PAGE EXCERPT
Benchmark results
All 8 implementations have so far been benchmarked on three different Intel CPUs. You can find the benchmark program on GitHub.
Benchmark parameters
- All benchmarks use an input array containing
6000 * 6000 = 36M
elements, allocated and initialized before the benchmark timing starts, and destroyed after the timing has ended. - All elements of the input array are single precision floating point numbers drawn uniformly at random from
[0, 1.0)
. - Before compiling the single-threaded benchmark programs, all parallel libraries were explicitly disabled using compile time switches.
- When benchmarking in parallel, the parallel libraries were instructed to use 4 software threads and the benchmark process was bound with
taskset
to 4 physical cores.
Benchmark 1: Intel Xeon E3-1230 v5
- Mid-range server/workstation CPU with 4 physical cores and 8 hardware threads (hyper-threading).
- Maximum clock speed 3.8 GHz.
- Intel specifications.

EXCERPTED RECORDS

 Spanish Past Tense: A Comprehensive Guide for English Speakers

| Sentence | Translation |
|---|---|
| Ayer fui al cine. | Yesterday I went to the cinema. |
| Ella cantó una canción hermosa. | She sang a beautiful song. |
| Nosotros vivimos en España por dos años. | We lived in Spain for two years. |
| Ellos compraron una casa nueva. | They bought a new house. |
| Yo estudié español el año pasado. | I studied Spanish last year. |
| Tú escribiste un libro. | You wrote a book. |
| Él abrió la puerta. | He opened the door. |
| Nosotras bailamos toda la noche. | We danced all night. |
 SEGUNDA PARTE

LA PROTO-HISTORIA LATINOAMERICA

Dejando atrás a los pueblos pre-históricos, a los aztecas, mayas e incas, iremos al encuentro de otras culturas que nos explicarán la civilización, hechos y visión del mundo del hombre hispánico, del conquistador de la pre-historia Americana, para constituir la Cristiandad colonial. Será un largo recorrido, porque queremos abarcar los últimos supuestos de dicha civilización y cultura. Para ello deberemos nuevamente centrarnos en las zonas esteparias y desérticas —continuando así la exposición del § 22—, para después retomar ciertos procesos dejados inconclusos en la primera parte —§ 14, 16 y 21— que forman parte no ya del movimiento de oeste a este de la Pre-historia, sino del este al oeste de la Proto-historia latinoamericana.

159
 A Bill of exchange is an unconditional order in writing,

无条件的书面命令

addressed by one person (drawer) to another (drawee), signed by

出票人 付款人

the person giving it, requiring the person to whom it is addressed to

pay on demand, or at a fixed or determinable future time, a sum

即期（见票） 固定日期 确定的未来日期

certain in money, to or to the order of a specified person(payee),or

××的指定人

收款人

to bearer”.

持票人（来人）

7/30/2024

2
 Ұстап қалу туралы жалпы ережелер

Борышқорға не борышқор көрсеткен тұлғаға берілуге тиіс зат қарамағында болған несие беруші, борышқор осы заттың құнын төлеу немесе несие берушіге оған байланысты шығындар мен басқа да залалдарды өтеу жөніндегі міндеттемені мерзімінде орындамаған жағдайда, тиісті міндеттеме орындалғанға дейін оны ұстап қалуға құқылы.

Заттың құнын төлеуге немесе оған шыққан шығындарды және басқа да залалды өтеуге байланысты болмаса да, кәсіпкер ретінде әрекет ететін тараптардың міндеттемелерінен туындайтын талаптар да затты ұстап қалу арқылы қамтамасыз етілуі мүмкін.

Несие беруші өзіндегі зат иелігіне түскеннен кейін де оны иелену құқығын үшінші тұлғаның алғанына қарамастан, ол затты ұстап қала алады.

ACTIVITY 1
Answer these questions using the benchmark page:
(a) How many elements does the input array contain?
(b) How many software threads were the parallel libraries set to use?
(c) What is the maximum clock speed of the Intel Xeon E3-1230 v5?
ACTIVITY 2
Continue the benchmark page from where it stops.

EXPECTED OUTPUT 1
(a) 6000 * 6000 = 36M elements.
(b) 4 software threads.
(c) 3.8 GHz.

EXPECTED OUTPUT 2
- Wikichip.
Compiler versions
- C++ (GCC):
g++ 7.4.0-1ubuntu1
- C++ (Clang):
clang 6.0.0-1ubuntu2
- Rust:
rustc 1.38.0-nightly
Benchmark 2: Intel i5-4690k
- Mid-range desktop CPU with 4 physical cores and 4 hardware threads (no hyper-threading).
- Overclocked to 4.3 GHz.
- Intel specifications.
Compiler versions
- C++ (GCC):
g++ 9.1.0
- C++ (Clang):
clang 8.0.1
- Rust:
rustc 1.38.0-nightly
Benchmark 3: Intel i5-8250U
- Mid-range laptop CPU with 4 physical cores and 8 hardware threads.
- Maximum clock speed 3.4 GHz.
- Intel specifications.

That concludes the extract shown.